Crowd Power

Addictive App ‘Pyne’ Lets You Ask Thousands of People Whatever You Want

That is, if you trust the crowd in the first place.
(Photo via Scott Cresswell)

(Photo via Scott Cresswell)

We all have questions, and these days, it’s the masses on the Internet that we go to for answers. Crowd-sourced Wikipedia is allegedly replacing our need to remember anything and social networks are many kids’ first destination for feedback. And after all, the most visited site of all time is really just a giant question answering engine.

Pyne is a new app that sends your pressing questions right to the thousands of other anonymous Pyne users, who are a sample of all different ages, locations and backgrounds. It’s a sleek new contender — and likely the most addictive — among a number of new apps that ask the crowd to weigh in on our pressing issues or odd opinions.

“The motivation for posting to Facebook or Twitter is ultimately that you want feedback,” Pyne Cofounder Tony Peccatiello told Betabeat.

Pyne continues to put question after question in front of you, the same way Tinder forces you to decide on someone instead of letting you browse lazily around a site like OkCupid or Match.

Pyne is simple. You open the app and it asks you multiple choice questions that range from the incredibly serious to simple solicitations for advice — everything from “Should I wear this outfit on a date?” with a picture included, to “Should the U.S. put soldiers on the ground in Ukraine?” Then you can see what percentage of people answered a question in what way, and submit your own questions to the crowd if you need something answered yourself.

The answer breakdown for "How important are political views when deciding to date someone?" (Screengrab via Jack Smith IV)

The answer breakdown for “How important are political views when deciding to date someone?” (Screengrab via Jack Smith IV)

It’s addictive to answer question after question and a bit thrilling adding your own inquiries into the mix and watch the answers roll in quickly after. The New York Times likened it to something between Buzzfeed Quizzes and Tinder, comparisons that Mr. Peccatiello doesn’t find terribly flattering, but put him in pretty good company in terms of viral success.

But Pyne’s real competition isn’t either of those, but Quora. Quora has become a go-to source to find answers to pressing questions of any kind, largely because voices of great authority are now present on the platform to answer them.

Quora operates on a very different philosophym from Pyne: that instead of the crowd being correct in aggregate, a single voice should rise through upvoting to represent the best answer. The rise of web platforms that allow masses to communicate and come to consensus like Reddit and Quora, have created opposing ideologies with corresponding buzzwords, the “thought leaders” versus the advocates for “crowd wisdom.”

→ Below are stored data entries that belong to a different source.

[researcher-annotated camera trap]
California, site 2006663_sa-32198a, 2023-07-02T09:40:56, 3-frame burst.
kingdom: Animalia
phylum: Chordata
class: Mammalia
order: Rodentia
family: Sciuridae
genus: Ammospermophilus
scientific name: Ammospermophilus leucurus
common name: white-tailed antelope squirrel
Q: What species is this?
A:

On either side of the debate are journalists like James Surowiecki and digital futurists like Jaron Lanier, who have written bestsellers railing for or against the power of crowd wisdom, Web 2.0 ideologies and platitudes like “information wants to be free.” But Mr. Peccatiello says that each service — one that polls the crowd, and another to source the “best” answers — has its purpose, and that neither are the ideal model. He says it’s the divide between subjective and objective information.

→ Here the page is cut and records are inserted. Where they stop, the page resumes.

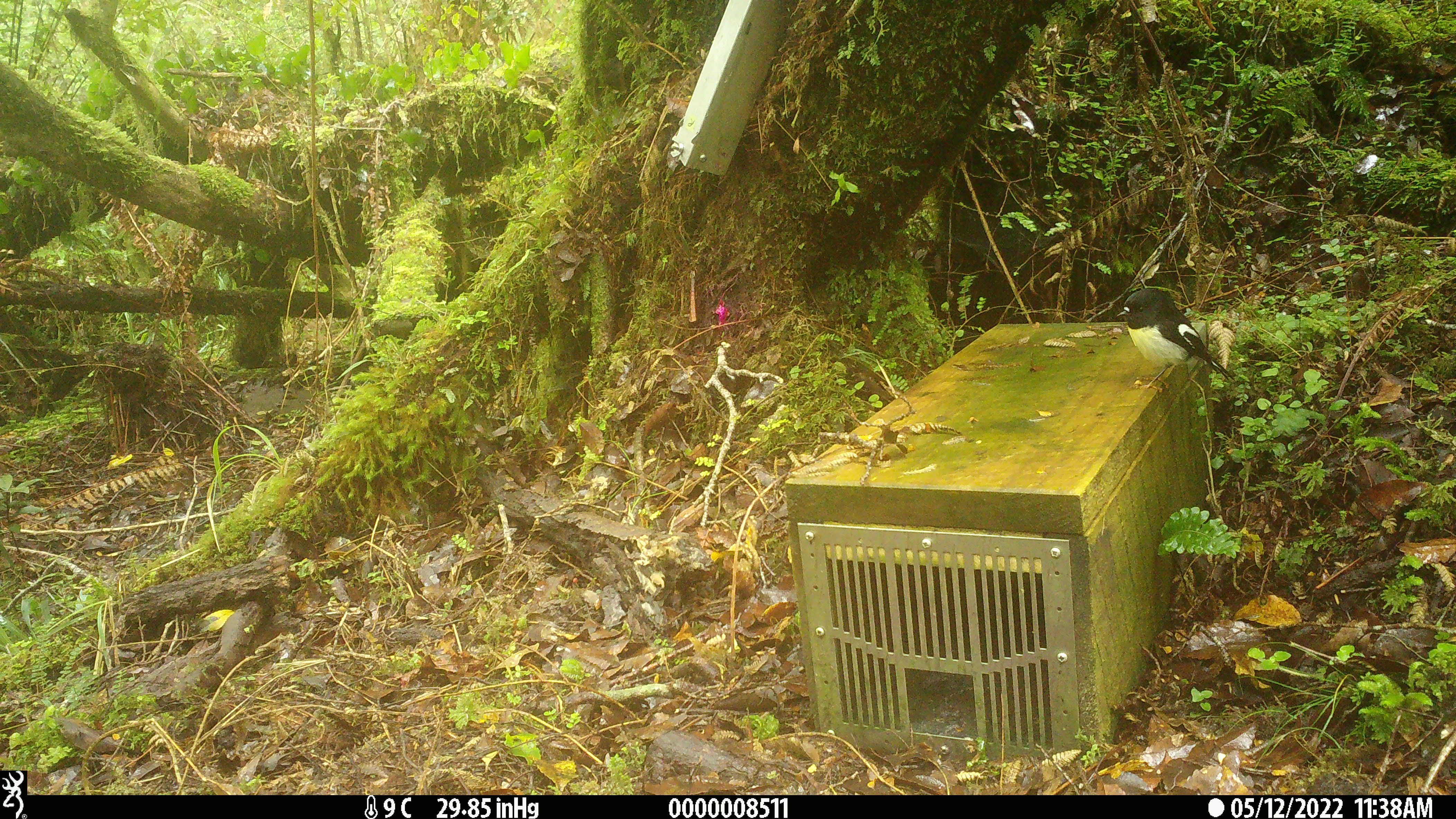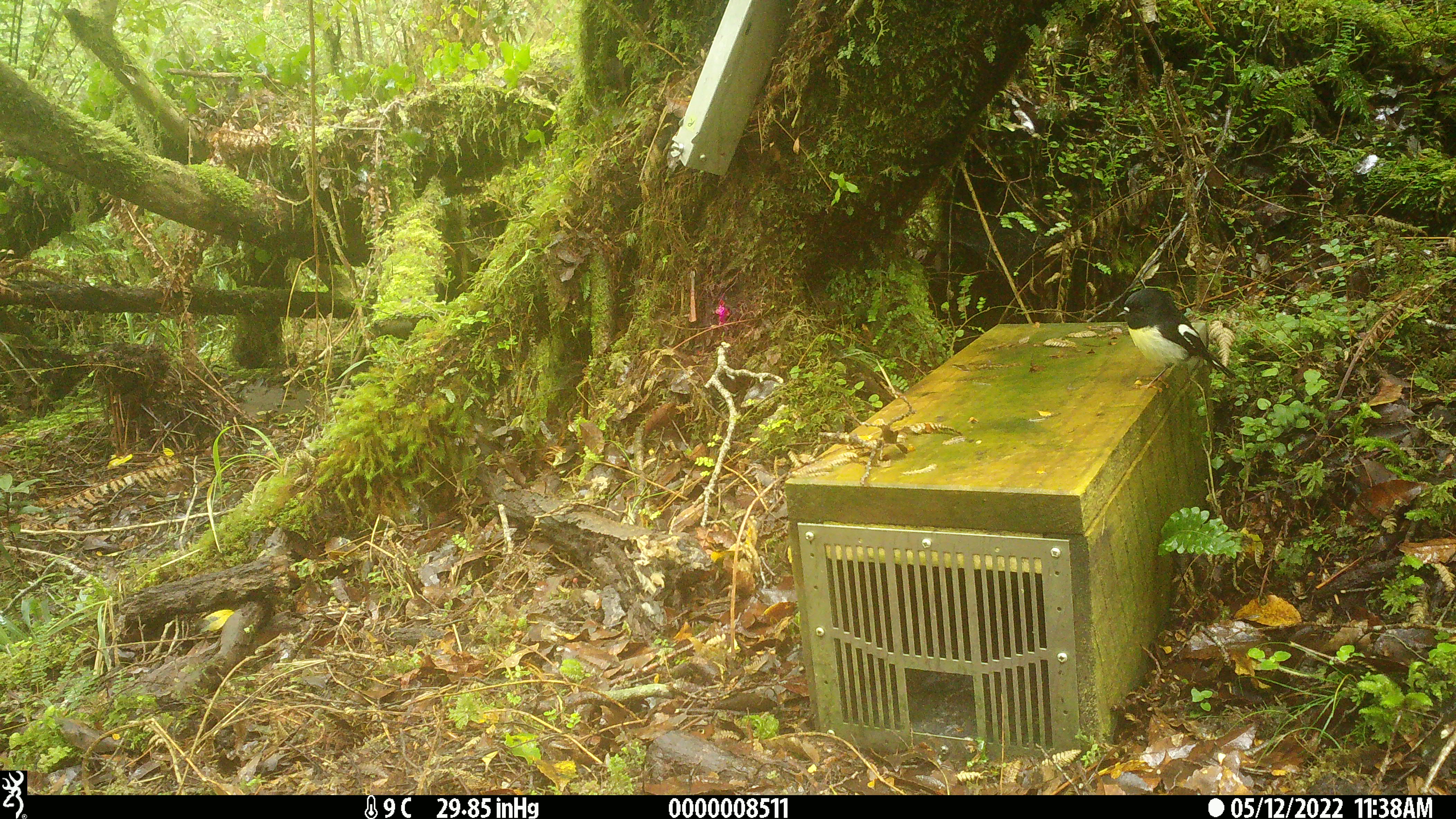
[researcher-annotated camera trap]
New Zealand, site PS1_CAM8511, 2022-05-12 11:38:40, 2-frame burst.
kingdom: Animalia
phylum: Chordata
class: Aves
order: Passeriformes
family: Petroicidae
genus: Petroica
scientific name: Petroica macrocephala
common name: tomtit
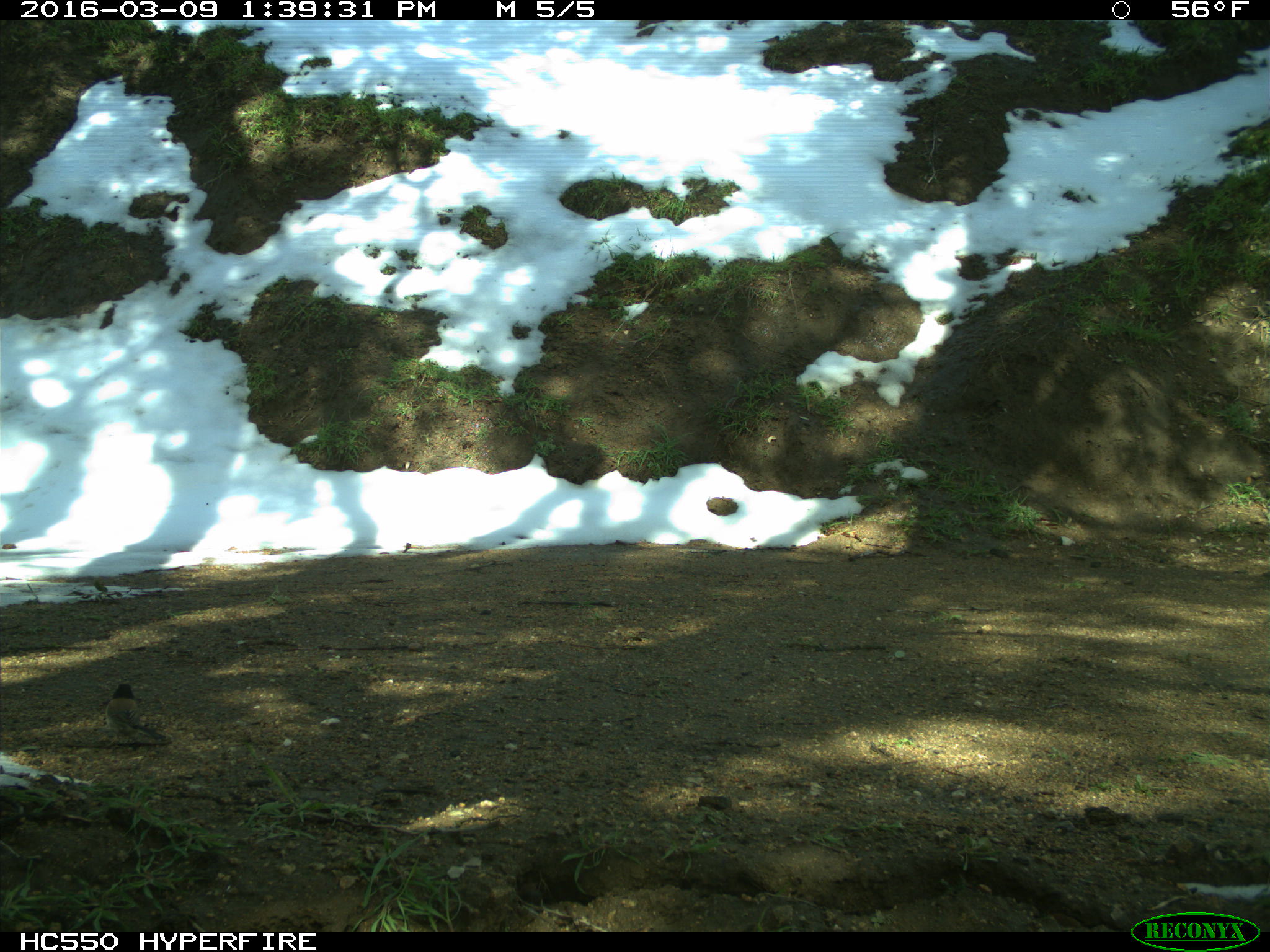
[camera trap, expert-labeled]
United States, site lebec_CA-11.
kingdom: Animalia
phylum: Chordata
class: Aves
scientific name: Aves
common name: birds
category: unidentified bird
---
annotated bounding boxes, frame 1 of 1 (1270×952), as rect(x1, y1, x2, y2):
animal: rect(68, 682, 172, 747)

For objective questions like medical advice, you might want to try Quora where you can see that the most upvoted comment is someone with a Ph.D, where deeper, subjective questions like, “Should children have an allowance?” belong on Pyne.

One of the great dangers of leaning on crowdsourcing even for subjective information is that the crowd will reiterate commonly held beliefs that are harmful or false. You know, little things like “going into public with wet hair can get you sick” or “the world is flat.” Dozens of examples from history and countless quote cards on Pinterest will tell you that singularly strong voices speaking against the tide of popular opinion often have the best ideas.

Pyne Cofounder Tony Peccatiello (via Pyne)

Pyne Cofounder Tony Peccatiello (via Pyne)

But really, Pyne shines in a place that’s neither subjective or objective, but relative — when the app helps you answer the simple question of, “How different am I than everyone else?” You end up learning about yourself in the process: it’s one thing to find out on Pyne that most people wet their toothbrush before and after adding toothpaste, and another to realize that you’re not even sure how you do it yourself until you’re asked.

“A meaningful question can make you think about why you’re answering,” Mr. Peccatiello said.

Those tiny revelations, one after the other, is part of what makes Pyne so addictive, and why it’s picking up steam. Pyne launched in June, and is racking up thousands of users through referrals and a touch of media attention. Mr. Peccatiello is trying to build up the app and its user base without have to “buy” users with advertising.

“Not that I have $50,000 to spend on ads,” he said.

As of this morning, Mr. Peccatiello is adding categories to Pyne to help direct people to questions they might want to answer. But these are perilous waters for an app that relies on a diverse crowd, and dividing up a community exposes a site or app to the possibility of becoming a cesspool of Internet trolling or, worse, Yahoo! Answers.

But Mr. Peccatiello is certain categories will help people find better answers faster, not to mention foster their addiction to filling out poll after poll. He’s not worried about his crowd becoming a mob.

“I’m a pretty trusting guy,” he said.